3.3 Required Sections (All Species)¶
Every BLIS design doc, regardless of species, must include:
- Motivation — What problem does this solve? What can't users do today? (2-5 sentences, no jargon)
- Scope — What's in, what's explicitly out, what's deferred to later
- Modeling Decisions — What is modeled, simplified, and omitted (table format per Section 2.1)
- Invariants — What must always hold after this design is implemented? What must never happen? (Named: INV-1, INV-2, ...)
- Decisions with Trade-offs — For each non-obvious choice: what alternatives were considered, why this one won, what breaks if it's wrong
- Extension Points — Where do future extensions plug in? What is the default behavior? What would a non-default look like?
- Validation Strategy — How will correctness be verified (invariants) and fidelity be validated (calibration, comparison)?
- DES Checklist — Completed checklist from Section 2.6
3.4 Prohibited Content¶
Do NOT include in design docs (with rationale from project experience):
| Content | Why Not | What to Write Instead |
|---|---|---|
| Go struct definitions with field lists | Diverged within 2 PRs in the original design doc — "aspirational signatures" | Describe what data crosses the boundary and its semantics |
| Method implementations | Changed during micro-planning in every PR | Describe the behavioral contract (GIVEN/WHEN/THEN) |
| File paths with line numbers | Stale after any refactoring | Name the module and its responsibility |
| Specific parameter/field names | Renamed during implementation | Describe the concept ("load metric combining queue depth and batch size") |
| Interface signatures in Go syntax | Froze prematurely in original design doc; actual interfaces were simpler | Describe the interface's contract: single method? what it observes? what it returns? |
Exception: Decision Records (species 1) may include brief code snippets when the decision IS about a specific implementation choice (e.g., "use math.Ceil not integer division"). Keep these minimal.

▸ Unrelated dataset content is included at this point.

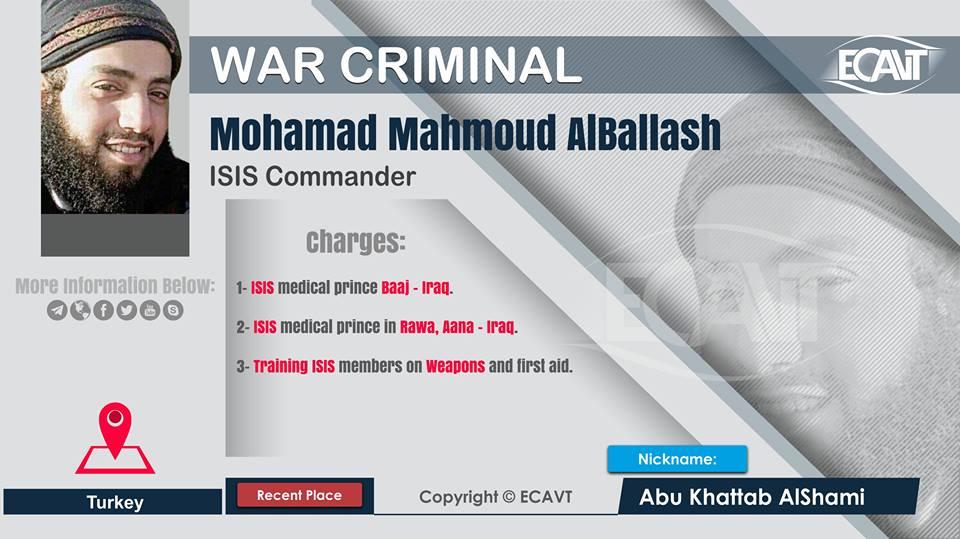 Mohamed Mahmoud Al – Balash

3.5 Abstraction Levels Across Document Tiers¶
| Content Type | Design Doc | Macro Plan | Micro Plan |
|---|---|---|---|
| System invariants | Define (named: INV-1, ...) | Reference | Refine to GIVEN/WHEN/THEN |
| Modeling decisions (modeled/simplified/omitted) | Define with justification | Summarize | N/A |
| Module boundaries (behavioral) | Define contract | Reference + annotate per-PR | Implement |
| Interface signatures (Go code) | No | Frozen post-freeze PR | Full code |
| File paths | No | Inventory + per-PR | Exact file:line |
| Fidelity trade-offs | Define with alternatives | Reference | Deviation log if changed |
4. Module Architecture Principles¶
4.1 Two-Layer Architecture¶
BLIS is organized as two layers:
Layer 1: Simulation Kernel — domain-agnostic DES infrastructure - Event queue (min-heap with deterministic tie-breaking) - Clock management (next-event time advance) - Randomness (PartitionedRNG with named subsystems) - Statistics collection (accumulators decoupled from state) - Experiment control (seed, horizon, configuration)
Layer 2: Domain Modules — inference-platform-specific model logic, each behind an interface
The kernel provides the execution substrate. Domain modules define what is being simulated. The kernel never contains inference-specific logic; domain modules never manage the event queue or clock directly.
4.2 Domain Module Map¶
BLIS models an extensible distributed inference platform — not any single system. llm-d, vLLM, SGLang, Mooncake, and LMCache are all target systems whose behaviors should be expressible through BLIS's module composition.
flowchart TD
CO["Cluster Orchestrator<br/>(shared clock, event dispatch, aggregation)"]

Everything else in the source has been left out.